My name is Viraat Goel, and I’m a Bioengineering student at the University of Illinois at Urbana-Champaign. This summer, I’ve had the privilege to work in Dr. Khalid Shah’s Center for Stem Cell Therapeutics and Imaging at Harvard Medical School under the mentorship of Dr. Clemens Reinshagen. The lab focuses on cell-based therapies for treating cancer, with a primary focus on treating glioblastoma, the most common type of malignant brain tumor in adults. With research intended to be translated for use in the clinic, the lab is situated in the Brigham and Women’s Hospital’s Neurosurgery department.

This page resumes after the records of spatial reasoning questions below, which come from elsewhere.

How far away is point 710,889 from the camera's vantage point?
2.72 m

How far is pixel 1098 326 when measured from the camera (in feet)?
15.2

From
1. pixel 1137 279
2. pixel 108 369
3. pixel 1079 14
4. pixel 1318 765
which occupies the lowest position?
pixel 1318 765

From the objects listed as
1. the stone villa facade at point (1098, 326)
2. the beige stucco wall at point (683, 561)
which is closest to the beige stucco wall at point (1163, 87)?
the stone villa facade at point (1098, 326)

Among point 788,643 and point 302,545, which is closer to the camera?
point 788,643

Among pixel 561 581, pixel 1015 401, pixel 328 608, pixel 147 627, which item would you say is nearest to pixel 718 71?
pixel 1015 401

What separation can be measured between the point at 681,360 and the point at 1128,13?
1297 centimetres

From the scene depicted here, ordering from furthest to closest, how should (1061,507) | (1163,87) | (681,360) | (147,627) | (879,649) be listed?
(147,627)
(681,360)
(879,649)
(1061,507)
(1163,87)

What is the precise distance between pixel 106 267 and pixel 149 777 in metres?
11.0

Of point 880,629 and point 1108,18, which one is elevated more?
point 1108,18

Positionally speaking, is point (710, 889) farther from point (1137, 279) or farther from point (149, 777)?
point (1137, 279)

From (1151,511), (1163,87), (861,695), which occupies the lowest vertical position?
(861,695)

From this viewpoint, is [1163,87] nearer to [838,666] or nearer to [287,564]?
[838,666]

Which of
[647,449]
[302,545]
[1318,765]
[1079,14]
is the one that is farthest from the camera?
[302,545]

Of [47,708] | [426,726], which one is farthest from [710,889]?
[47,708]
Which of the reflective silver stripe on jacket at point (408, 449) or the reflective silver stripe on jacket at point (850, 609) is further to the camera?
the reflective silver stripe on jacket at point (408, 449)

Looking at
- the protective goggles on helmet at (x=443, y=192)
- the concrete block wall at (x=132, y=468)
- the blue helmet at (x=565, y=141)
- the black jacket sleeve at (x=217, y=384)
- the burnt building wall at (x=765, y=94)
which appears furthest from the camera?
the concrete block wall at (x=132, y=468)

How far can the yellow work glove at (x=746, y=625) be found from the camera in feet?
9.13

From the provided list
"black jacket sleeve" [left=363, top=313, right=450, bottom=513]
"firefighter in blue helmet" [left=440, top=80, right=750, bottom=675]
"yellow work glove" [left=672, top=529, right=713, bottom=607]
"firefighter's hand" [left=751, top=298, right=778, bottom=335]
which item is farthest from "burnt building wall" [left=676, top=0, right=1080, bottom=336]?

My project this summer focused on further exploring previous work done in the lab. In attempting to overcome the limitations of current cell-based therapies for cancer, the Shah lab previously showed that glioblastoma tumor cells themselves can be modified to act as cancer-killing agents. By engineering the tumor cells to secrete molecules capable of causing cancer cell death, altering the engineered tumor cells to be resistant to the secreted molecules, and implementing a kill switch into the engineered tumor cells, the lab reimagined how patient-tailored cell-based therapies could be created. Having successfully been tested in glioblastomas, this approach could be applied to other cancer types as well. Accordingly, I’m aiming to replicate the approach and its results in lung cancer and melanoma. If successful, this research would introduce a novel way to create cell therapies, whether for cancer or other diseases, and would give rise to exciting new research opportunities.

2018 SRF Summer Scholar Profile: Srini Cherukuri

My name’s Srini Cherukuri, and I’m a rising junior at Brown University studying biological physics. Over the last two summers, I worked at the Loyola University Stritch School of Medicine under the mentorship of Dr. Joanna Bakowska. I was responsible for detailing the domains of the protein Spartin and how they could be implicated in the development of Troyer Syndrome. This summer, I spent 10 weeks at the Buck Institute for Research on Aging studying the impact of the Parkinson’s Disease gene LRRK2 in digestive dysfunction. I worked in the lab of Dr. Pejmun Haghighi under the close mentorship of Dr. Edward Liao.

In humans, we have noticed that a strong majority of familial Parkinson’s Disease cases are preceded by gastroinestinal dysfunction. Given this strong genetic trend, our project attempts to implicate the Parkinson’s Disease gene LRRK2 in digestive dysfunction. My project consisted of assessing digestive symptoms in Drosophila with various forms of LRRK2 abnormality. We examined digestive function for both Drosophila with no functional copy of the LRRK2 gene in any cell type and also Drosophila with higher-than-average copies of LRRK2 in certain cell types. Since the Drosophila copy of the LRRK gene is very similar to the human LRRK2 gene, the results of this experiment can hopefully be cross-applied to studying LRRK aberrations in humans.